Penggunaannya sama dengan alat-alat paleolitik, yaitu digenggam (Kosoh, 1979: 20).
Menurut Heekeren (dalam Soejono, 2010: 176), sejumlah
alat batu di Indonesia yang dikenal dengan kapak genggan Sumatra ini berasal
dari Asia Tenggara dan ditemukan di Cina Selatan, Vietnam, Kamboja, Laos, dan
Semenanjung Malaya. Hal ini menunjukkan bahwa Indonesia dan negara-negara
tersebut memiliki hubungan unit kebudayaan yang sama. Di Indonesia, kapak genggam
Sumatra ditemukan tersebar di pantai timur Sumatra Utara, yaitu di Lhok Seumawe
dan Binjai (Tamiang).
3.
Hachecourt (kapak pendek)
Selain pebble yang diketemukan dalam bukit
kerang, juga ditemukan sejenis kapak tetapi bentuknya pendek (setengah
lingkaran) yang disebut dengan hachecourt/kapak
pendek. Melihat dari bentuknya, kemungkinan besar kapak pendek ini dibentuk
dengan cara dipukul dan dipecahkan. Selain itu kapak ini tidak diasah. Entah
ini benar- benar kapak atau bukan, karena bentuknya yang tidak jelas dan letak
ketajamannya hanya terdapat pada ujung yang melingkar. Hal ini dikarenakan sebagian besar alatnya berbentuk lonjong dan
dikerjakan pada satu sisi saja (monofacial
hands-axe).
4. Pipisan
Selain kapak-kapak yang telah disebutkan di atas, di
bukit karang juga ditemukan berbagai
pipisan ( batu-batu penggiling beserta landasannya ) (lihat gambar 3).
Gambar 3:
Pipisan
Pipisan ini
rupanya tidak hanya untuk menggiling makanan, tetapi juga dipergunakan untuk
menghaluskan cat merah sebagaimana ternyata dari bekas-bekasnya (Soekmono, 1973: 40). Kemungkinan besar warna merah ini
diidentikkan dengan darah. Kebiasaan orang-orang terdahulu adalah melumuri
badan dengan darah untuk menambah daya tahan dan kekuatan. Tridisi seperti itu
masih dilakukan sampai sekarang oleh oran-orang yang masih bertahan dan percaya
pada ajaran mistis, terutama sihir.
b. Bone Culture
Tradisi pembuatan alat tulang dan tanduk tampaknya merupakan hal yang
bersifat universal. Temuan tulang artefak sampai saat ini baru diketahui di
daerah Wonosari, Gunung Kidul.
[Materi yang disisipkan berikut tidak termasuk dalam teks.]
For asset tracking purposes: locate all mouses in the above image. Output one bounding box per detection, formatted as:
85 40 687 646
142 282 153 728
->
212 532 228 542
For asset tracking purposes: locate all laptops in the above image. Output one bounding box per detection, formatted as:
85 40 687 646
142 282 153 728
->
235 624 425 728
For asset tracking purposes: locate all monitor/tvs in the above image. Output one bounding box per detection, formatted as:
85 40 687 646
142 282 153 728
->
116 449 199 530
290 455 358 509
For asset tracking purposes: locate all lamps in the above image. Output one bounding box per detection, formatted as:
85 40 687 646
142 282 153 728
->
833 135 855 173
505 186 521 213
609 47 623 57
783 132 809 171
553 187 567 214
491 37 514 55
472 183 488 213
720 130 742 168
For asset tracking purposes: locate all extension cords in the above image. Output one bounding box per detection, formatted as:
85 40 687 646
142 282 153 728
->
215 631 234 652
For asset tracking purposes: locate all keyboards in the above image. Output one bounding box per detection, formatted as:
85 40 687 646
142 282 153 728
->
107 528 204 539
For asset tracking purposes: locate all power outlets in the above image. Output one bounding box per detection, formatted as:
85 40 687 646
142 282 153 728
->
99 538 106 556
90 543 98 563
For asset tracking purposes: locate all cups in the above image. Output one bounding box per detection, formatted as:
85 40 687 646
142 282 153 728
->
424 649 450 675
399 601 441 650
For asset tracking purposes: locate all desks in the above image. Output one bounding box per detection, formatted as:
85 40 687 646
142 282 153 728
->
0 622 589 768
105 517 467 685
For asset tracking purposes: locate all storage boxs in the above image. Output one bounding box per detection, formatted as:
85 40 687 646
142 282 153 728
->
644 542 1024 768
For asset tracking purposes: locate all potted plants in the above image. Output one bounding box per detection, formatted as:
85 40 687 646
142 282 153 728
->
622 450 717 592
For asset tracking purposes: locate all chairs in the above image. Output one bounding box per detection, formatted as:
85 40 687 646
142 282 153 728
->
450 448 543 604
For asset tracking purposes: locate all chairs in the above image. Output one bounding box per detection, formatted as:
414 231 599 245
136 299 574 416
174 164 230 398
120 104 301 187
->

Situs yang mengandung sejumlah besar alat
terdapat di situs gua Braholo yang sampai saat ini masih diteliti oleh Pusat
Penelitian Arkeologi Nasional.
Menurut Barnaouw (dalam
Soejono, 2010:172), mengatakan bahwa hasil penelitian menunjukkan adanya
kepadatan temuan artefak tulang berupa lancipan atau jarum, baik yang berujung
tunggal maupun ganda, serta spatula dari tulang dan tanduk. Persebaran artefak
tulang di wilayah Jawa Tengah diketahui berada di wilayah Blora, yaitu di situs
Ngandong dan Siderojo.
Selain itu, berdasarkan
alat-alat kehidupan yang ditemukan di gua Lawa di Sampung (daerah
Ponorogo-Madiun, Jawa Timur), ditemukan alat-alat dari batu seperti ujung panah
dan flakes, kapak yang sudah diasah,
alat dari tulang, tanduk rusa, dan juga alat-alat dari perunggu dan besi. Oleh
para arkeolog bagian besar dari alat-alat yang ditemukan itu adalah tulang,
sehingga disebut sebagai Sampung bone
culture. Peninggalan-peninggalan Sampung ini dapat disamakan dengan
temuan-temuan di gua-gua Tonkin yang bercampur dengan temuan-temuan kapak Hoabinhiani ( Sumatralith) dan di bukit-bukit kerang di Dabut ( Vietnam Utara).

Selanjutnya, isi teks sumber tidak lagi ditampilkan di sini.